TASK INSTRUCTIONS>
Write out all of the material below word for word, without changing anything.

INPUT FOR THIS TASK>
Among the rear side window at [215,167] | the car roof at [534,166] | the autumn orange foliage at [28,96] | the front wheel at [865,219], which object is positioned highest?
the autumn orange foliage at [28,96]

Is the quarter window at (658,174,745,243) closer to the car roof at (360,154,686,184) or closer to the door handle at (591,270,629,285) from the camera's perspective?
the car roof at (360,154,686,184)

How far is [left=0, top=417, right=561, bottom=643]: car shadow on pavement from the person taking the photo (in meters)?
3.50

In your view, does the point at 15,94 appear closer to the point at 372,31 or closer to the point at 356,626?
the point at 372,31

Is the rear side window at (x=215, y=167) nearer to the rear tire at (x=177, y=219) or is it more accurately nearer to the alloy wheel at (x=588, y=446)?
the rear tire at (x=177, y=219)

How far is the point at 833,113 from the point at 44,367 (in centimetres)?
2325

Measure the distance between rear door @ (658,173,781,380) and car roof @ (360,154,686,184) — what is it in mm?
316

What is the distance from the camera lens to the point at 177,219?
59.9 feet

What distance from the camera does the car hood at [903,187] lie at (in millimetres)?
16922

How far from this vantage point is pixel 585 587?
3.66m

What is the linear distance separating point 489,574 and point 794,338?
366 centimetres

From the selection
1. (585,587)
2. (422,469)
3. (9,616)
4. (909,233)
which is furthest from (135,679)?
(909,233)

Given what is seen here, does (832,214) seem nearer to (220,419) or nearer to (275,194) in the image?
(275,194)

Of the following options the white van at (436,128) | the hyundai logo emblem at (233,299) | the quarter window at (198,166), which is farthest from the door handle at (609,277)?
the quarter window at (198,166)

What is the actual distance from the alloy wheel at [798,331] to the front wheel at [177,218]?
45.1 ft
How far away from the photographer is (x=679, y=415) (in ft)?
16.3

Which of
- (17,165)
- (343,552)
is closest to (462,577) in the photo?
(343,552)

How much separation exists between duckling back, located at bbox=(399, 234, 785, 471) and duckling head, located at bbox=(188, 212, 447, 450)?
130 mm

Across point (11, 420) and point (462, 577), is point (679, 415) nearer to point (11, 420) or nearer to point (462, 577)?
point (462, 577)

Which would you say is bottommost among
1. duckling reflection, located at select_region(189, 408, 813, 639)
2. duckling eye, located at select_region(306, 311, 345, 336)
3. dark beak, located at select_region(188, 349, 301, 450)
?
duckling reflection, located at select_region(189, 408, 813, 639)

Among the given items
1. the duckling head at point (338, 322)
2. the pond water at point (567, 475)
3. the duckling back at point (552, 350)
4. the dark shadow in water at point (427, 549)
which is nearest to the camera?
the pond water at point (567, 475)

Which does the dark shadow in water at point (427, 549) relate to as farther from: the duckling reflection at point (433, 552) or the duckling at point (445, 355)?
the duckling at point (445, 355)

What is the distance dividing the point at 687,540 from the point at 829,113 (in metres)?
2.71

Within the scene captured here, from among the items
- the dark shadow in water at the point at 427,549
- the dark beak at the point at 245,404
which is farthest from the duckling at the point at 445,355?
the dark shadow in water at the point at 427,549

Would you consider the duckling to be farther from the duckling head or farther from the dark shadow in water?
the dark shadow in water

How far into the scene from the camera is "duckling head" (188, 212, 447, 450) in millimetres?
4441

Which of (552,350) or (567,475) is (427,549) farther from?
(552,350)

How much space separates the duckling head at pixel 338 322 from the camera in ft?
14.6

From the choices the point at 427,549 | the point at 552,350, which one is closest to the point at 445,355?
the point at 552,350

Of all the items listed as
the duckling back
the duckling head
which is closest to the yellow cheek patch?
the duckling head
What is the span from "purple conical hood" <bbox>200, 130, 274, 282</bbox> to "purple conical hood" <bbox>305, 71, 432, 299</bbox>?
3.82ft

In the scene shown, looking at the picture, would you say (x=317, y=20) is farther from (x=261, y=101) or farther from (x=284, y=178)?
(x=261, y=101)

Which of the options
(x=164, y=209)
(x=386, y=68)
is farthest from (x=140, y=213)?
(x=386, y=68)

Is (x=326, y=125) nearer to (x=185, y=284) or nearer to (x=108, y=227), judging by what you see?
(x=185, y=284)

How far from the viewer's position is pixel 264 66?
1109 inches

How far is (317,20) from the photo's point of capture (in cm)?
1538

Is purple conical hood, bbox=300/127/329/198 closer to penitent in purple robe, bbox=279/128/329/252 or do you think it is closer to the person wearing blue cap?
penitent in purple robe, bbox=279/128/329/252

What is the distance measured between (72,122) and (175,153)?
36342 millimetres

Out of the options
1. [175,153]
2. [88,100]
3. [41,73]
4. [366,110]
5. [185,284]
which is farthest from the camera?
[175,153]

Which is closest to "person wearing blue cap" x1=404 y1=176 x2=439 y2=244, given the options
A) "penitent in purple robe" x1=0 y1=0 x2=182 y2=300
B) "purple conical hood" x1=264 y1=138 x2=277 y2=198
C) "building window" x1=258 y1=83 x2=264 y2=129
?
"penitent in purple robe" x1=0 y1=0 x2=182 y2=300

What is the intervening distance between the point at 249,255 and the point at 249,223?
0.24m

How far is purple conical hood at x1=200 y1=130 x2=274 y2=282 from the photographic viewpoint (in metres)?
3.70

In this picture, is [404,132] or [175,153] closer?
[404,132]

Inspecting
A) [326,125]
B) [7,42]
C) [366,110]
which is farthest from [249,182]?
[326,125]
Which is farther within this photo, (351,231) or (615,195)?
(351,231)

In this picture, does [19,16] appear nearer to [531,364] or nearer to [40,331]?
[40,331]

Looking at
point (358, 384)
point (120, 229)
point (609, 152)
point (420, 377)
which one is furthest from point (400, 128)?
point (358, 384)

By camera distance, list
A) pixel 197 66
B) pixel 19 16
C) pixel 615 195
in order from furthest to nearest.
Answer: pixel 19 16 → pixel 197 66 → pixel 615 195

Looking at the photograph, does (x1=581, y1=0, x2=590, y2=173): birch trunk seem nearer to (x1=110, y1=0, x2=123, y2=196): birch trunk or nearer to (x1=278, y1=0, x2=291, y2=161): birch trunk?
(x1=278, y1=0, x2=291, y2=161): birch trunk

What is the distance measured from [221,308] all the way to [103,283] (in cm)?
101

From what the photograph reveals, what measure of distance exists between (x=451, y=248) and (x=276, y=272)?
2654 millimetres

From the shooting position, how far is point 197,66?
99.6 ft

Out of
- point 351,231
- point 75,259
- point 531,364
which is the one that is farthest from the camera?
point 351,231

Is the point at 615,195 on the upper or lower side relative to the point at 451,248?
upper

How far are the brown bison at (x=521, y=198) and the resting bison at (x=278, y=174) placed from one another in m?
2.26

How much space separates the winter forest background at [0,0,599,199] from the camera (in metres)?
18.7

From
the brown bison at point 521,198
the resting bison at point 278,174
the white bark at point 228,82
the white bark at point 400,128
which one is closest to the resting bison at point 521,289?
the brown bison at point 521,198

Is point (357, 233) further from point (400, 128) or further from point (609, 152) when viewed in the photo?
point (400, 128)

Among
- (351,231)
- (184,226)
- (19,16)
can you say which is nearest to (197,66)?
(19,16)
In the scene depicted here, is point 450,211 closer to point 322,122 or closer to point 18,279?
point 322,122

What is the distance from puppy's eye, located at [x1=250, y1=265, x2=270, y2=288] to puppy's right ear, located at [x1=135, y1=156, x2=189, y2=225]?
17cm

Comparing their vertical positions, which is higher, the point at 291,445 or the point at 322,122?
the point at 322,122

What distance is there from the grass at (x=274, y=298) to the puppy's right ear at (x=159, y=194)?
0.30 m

EXPECTED ANSWER>
Among the rear side window at [215,167] | the car roof at [534,166] | the autumn orange foliage at [28,96] | the front wheel at [865,219], which object is positioned highest?
the autumn orange foliage at [28,96]

Is the quarter window at (658,174,745,243) closer to the car roof at (360,154,686,184) or closer to the door handle at (591,270,629,285) from the camera's perspective?
the car roof at (360,154,686,184)

How far is [left=0, top=417, right=561, bottom=643]: car shadow on pavement from the person taking the photo (in meters)?
3.50

In your view, does the point at 15,94 appear closer to the point at 372,31 or closer to the point at 356,626?
the point at 372,31

Is the rear side window at (x=215, y=167) nearer to the rear tire at (x=177, y=219) or is it more accurately nearer to the alloy wheel at (x=588, y=446)?
the rear tire at (x=177, y=219)

How far is the point at 833,113 from the point at 44,367 (in centimetres)?
2325

Measure the distance between rear door @ (658,173,781,380) and car roof @ (360,154,686,184) — what is it in mm?
316

What is the distance from the camera lens to the point at 177,219?
59.9 feet

What distance from the camera does the car hood at [903,187] lie at (in millimetres)?
16922

How far from this vantage point is pixel 585 587?
3.66m

What is the linear distance separating point 489,574 and point 794,338?
366 centimetres

From the selection
1. (585,587)
2. (422,469)
3. (9,616)
4. (909,233)
which is furthest from (135,679)?
(909,233)

Given what is seen here, does (832,214) seem nearer to (220,419) or nearer to (275,194) in the image?
(275,194)

Of the following options the white van at (436,128) | the hyundai logo emblem at (233,299) | the quarter window at (198,166), which is farthest from the door handle at (609,277)?
the quarter window at (198,166)

What is the actual distance from the alloy wheel at [798,331] to the front wheel at [177,218]?
45.1 ft
How far away from the photographer is (x=679, y=415) (in ft)?
16.3

Which of
- (17,165)
- (343,552)
is closest to (462,577) in the photo?
(343,552)

How much separation exists between duckling back, located at bbox=(399, 234, 785, 471) and duckling head, located at bbox=(188, 212, 447, 450)?
130 mm

Across point (11, 420) and point (462, 577), is point (679, 415) nearer to point (11, 420) or nearer to point (462, 577)?
point (462, 577)

Which would you say is bottommost among
1. duckling reflection, located at select_region(189, 408, 813, 639)
2. duckling eye, located at select_region(306, 311, 345, 336)
3. dark beak, located at select_region(188, 349, 301, 450)
?
duckling reflection, located at select_region(189, 408, 813, 639)

Among the given items
1. the duckling head at point (338, 322)
2. the pond water at point (567, 475)
3. the duckling back at point (552, 350)
4. the dark shadow in water at point (427, 549)
which is nearest to the camera?
the pond water at point (567, 475)

Which does the dark shadow in water at point (427, 549) relate to as farther from: the duckling reflection at point (433, 552) or the duckling at point (445, 355)?
the duckling at point (445, 355)

What is the distance dividing the point at 687,540 from the point at 829,113 (in metres)?
2.71

Within the scene captured here, from among the items
- the dark shadow in water at the point at 427,549
- the dark beak at the point at 245,404
which is farthest from the duckling at the point at 445,355?
the dark shadow in water at the point at 427,549

Would you consider the duckling to be farther from the duckling head or farther from the dark shadow in water?
the dark shadow in water

How far into the scene from the camera is "duckling head" (188, 212, 447, 450) in millimetres?
4441

Which of (552,350) or (567,475) is (427,549) farther from?
(552,350)

How much space separates the duckling head at pixel 338 322 from the camera in ft?
14.6

From the choices the point at 427,549 | the point at 552,350, which one is closest to the point at 445,355?
the point at 552,350

Of all the items listed as
the duckling back
the duckling head
which is closest to the yellow cheek patch?
the duckling head
What is the span from "purple conical hood" <bbox>200, 130, 274, 282</bbox> to "purple conical hood" <bbox>305, 71, 432, 299</bbox>?
3.82ft

In the scene shown, looking at the picture, would you say (x=317, y=20) is farther from (x=261, y=101) or farther from (x=284, y=178)?
(x=261, y=101)

Which of the options
(x=164, y=209)
(x=386, y=68)
is farthest from (x=140, y=213)?
(x=386, y=68)

Is (x=326, y=125) nearer to (x=185, y=284) or nearer to (x=108, y=227), judging by what you see?
(x=185, y=284)

How far from the viewer's position is pixel 264 66?
1109 inches

How far is (317,20) from the photo's point of capture (in cm)?
1538

Is purple conical hood, bbox=300/127/329/198 closer to penitent in purple robe, bbox=279/128/329/252 or do you think it is closer to the person wearing blue cap?
penitent in purple robe, bbox=279/128/329/252

What is the distance measured between (72,122) and (175,153)?
36342 millimetres

Out of the options
1. [175,153]
2. [88,100]
3. [41,73]
4. [366,110]
5. [185,284]
which is farthest from the camera?
[175,153]

Which is closest to "person wearing blue cap" x1=404 y1=176 x2=439 y2=244, given the options
A) "penitent in purple robe" x1=0 y1=0 x2=182 y2=300
B) "purple conical hood" x1=264 y1=138 x2=277 y2=198
C) "building window" x1=258 y1=83 x2=264 y2=129
?
"penitent in purple robe" x1=0 y1=0 x2=182 y2=300

What is the intervening distance between the point at 249,255 and the point at 249,223?
0.24m

How far is purple conical hood at x1=200 y1=130 x2=274 y2=282 from the photographic viewpoint (in metres)?
3.70

In this picture, is [404,132] or [175,153] closer?
[404,132]

Inspecting
A) [326,125]
B) [7,42]
C) [366,110]
which is farthest from [249,182]?
[326,125]
Which is farther within this photo, (351,231) or (615,195)?
(351,231)

In this picture, does [19,16] appear nearer to [531,364] or nearer to [40,331]?
[40,331]

Looking at
point (358, 384)
point (120, 229)
point (609, 152)
point (420, 377)
which one is furthest from point (400, 128)?
point (358, 384)

By camera distance, list
A) pixel 197 66
B) pixel 19 16
C) pixel 615 195
in order from furthest to nearest.
Answer: pixel 19 16 → pixel 197 66 → pixel 615 195

Looking at the photograph, does (x1=581, y1=0, x2=590, y2=173): birch trunk seem nearer to (x1=110, y1=0, x2=123, y2=196): birch trunk or nearer to (x1=278, y1=0, x2=291, y2=161): birch trunk?
(x1=278, y1=0, x2=291, y2=161): birch trunk

What is the distance measured from [221,308] all the way to [103,283] (in cm)?
101

From what the photograph reveals, what measure of distance exists between (x=451, y=248) and (x=276, y=272)?
2654 millimetres

From the shooting position, how far is point 197,66?
99.6 ft

Out of
- point 351,231
- point 75,259
- point 531,364
which is the one that is farthest from the camera?
point 351,231

Is the point at 615,195 on the upper or lower side relative to the point at 451,248?
upper

How far are the brown bison at (x=521, y=198) and the resting bison at (x=278, y=174) placed from one another in m?
2.26

How much space separates the winter forest background at [0,0,599,199] from the camera (in metres)?
18.7

From
the brown bison at point 521,198
the resting bison at point 278,174
the white bark at point 228,82
the white bark at point 400,128
which one is closest to the resting bison at point 521,289?
the brown bison at point 521,198

Is point (357, 233) further from point (400, 128) or further from point (609, 152) when viewed in the photo?
point (400, 128)

Among
- (351,231)
- (184,226)
- (19,16)
can you say which is nearest to (197,66)?
(19,16)
In the scene depicted here, is point 450,211 closer to point 322,122 or closer to point 18,279?
point 322,122

What is the distance from puppy's eye, located at [x1=250, y1=265, x2=270, y2=288] to puppy's right ear, located at [x1=135, y1=156, x2=189, y2=225]?
17cm

Comparing their vertical positions, which is higher, the point at 291,445 or the point at 322,122?
the point at 322,122

What distance is there from the grass at (x=274, y=298) to the puppy's right ear at (x=159, y=194)?
0.30 m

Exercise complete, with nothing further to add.